Addressing the 18th China-Asean Business and Investment Summit in the southern Chinese city of Nanning, Vice-President Wang Qishan said that both partners need to foster new development drivers to accelerate economic recovery.
“We will treat Asean as a priority in China’s neighbourhood diplomacy,” Wang told the gathering of diplomats, businesspersons and officials who tuned in via video link.
“China will import more distinctive products from Asean, expand mutual investment, deepen the industrial supply chain and promote Lancang-Mekong cooperation,” he said, referring to an economic corridor with Indochina.
Chinese trade with the 10 members of the Association of Southeast Asian Nations grew 38% to US$410.7 billion in the first six month of 2021 from a year before, with exports to the bloc rising to US$225.8 billion and imports reaching US$184.9 billion.
Laos Prime Minister Phankham Viphavanh said today that the country will open its first rail link with China on Dec 2
The 426km Laotian section of the line, funded by Beijing through the Belt and Road Initiative, runs from the capital Vientiane north to Boten on the Chinese border where it will connect onward to the city of Kunming.
To the south, the line is to later extend across the Mekong from Vientiane to Thailand, reaching through to Bangkok.
Work recently began on the first phase of construction in Thailand, with completion scheduled for late 2026.
China has two rail links with Vietnam.
Construction on a line between Kunming and Mandalay, Myanmar has been slowed by growing unrest in the Southeast Asian country.
“I would like to request China and our Asean friends to work with us to revitalise the economy of the region,” said Myanmar Commerce Minister Pwint San at the Nanning summit.

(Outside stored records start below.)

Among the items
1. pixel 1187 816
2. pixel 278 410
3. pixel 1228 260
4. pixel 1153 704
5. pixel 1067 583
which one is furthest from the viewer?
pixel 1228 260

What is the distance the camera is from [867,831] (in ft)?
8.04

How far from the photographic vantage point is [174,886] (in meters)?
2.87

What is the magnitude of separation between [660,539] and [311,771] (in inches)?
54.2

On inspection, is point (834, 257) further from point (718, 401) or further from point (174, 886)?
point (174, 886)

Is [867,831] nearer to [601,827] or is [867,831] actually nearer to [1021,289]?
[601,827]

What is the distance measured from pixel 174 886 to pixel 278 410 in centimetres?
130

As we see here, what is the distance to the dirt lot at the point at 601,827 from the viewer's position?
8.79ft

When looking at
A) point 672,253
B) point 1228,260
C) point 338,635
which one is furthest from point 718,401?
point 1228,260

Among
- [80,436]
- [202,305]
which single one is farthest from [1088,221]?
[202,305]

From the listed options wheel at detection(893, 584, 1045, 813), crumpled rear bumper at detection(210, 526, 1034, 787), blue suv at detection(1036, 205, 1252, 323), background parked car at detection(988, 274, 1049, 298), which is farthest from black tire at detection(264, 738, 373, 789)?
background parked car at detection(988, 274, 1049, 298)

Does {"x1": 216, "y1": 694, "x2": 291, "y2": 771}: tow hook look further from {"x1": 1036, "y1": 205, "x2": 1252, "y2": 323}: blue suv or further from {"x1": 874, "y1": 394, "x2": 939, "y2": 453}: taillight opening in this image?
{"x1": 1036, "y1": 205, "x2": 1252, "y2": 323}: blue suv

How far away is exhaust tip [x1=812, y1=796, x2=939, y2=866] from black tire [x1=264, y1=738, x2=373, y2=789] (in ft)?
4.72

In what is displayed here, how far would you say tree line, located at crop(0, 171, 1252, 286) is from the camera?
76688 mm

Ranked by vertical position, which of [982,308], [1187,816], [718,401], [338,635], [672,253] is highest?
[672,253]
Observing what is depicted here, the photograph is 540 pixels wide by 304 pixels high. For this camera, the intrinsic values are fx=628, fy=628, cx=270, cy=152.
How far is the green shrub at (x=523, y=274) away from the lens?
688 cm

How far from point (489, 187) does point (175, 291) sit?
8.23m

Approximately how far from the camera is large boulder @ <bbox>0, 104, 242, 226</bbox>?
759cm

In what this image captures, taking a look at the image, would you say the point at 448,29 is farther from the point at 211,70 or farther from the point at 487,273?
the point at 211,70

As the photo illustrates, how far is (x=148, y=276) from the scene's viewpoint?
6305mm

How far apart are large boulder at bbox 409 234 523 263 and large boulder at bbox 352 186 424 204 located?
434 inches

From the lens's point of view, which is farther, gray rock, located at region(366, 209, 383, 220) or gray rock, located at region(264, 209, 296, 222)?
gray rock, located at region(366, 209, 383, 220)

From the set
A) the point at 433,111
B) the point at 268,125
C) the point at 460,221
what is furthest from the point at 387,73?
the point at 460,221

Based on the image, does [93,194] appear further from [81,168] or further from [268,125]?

“I would like to reiterate that we all need to work together to liberalise the non-tariff barriers on goods that are essential to facilitate and boost our trade.”
Meanwhile, shipments along a transport corridor involving both land and sea routes between China and Southeast Asia, known as the Chongqing Connectivity Initiative, rose 30% last year, according to Singapore Deputy Prime Minister Heng Swee Keat.
The calls to boost trade come as concerns rise that growth in China, the region’s economic engine, might be losing momentum.
Backed by strong demand from key trading partners amid delta variant Covid outbreaks, Chinese exports in August beat market expectations, rising 25.6% from a year before, up from 19.3% growth in July.
Imports rose 33.1%, up from 28.1% in July.
Li-Gang Liu, chief China economist for Citigroup, said in a client note on Wednesday that “the strong export growth is unlikely to be repeated in the remainder of the year”.
With developed economic reopening, Liu expects consumers to shift spending back to services from goods purchases, and said the strong yuan would undermine Chinese competitiveness.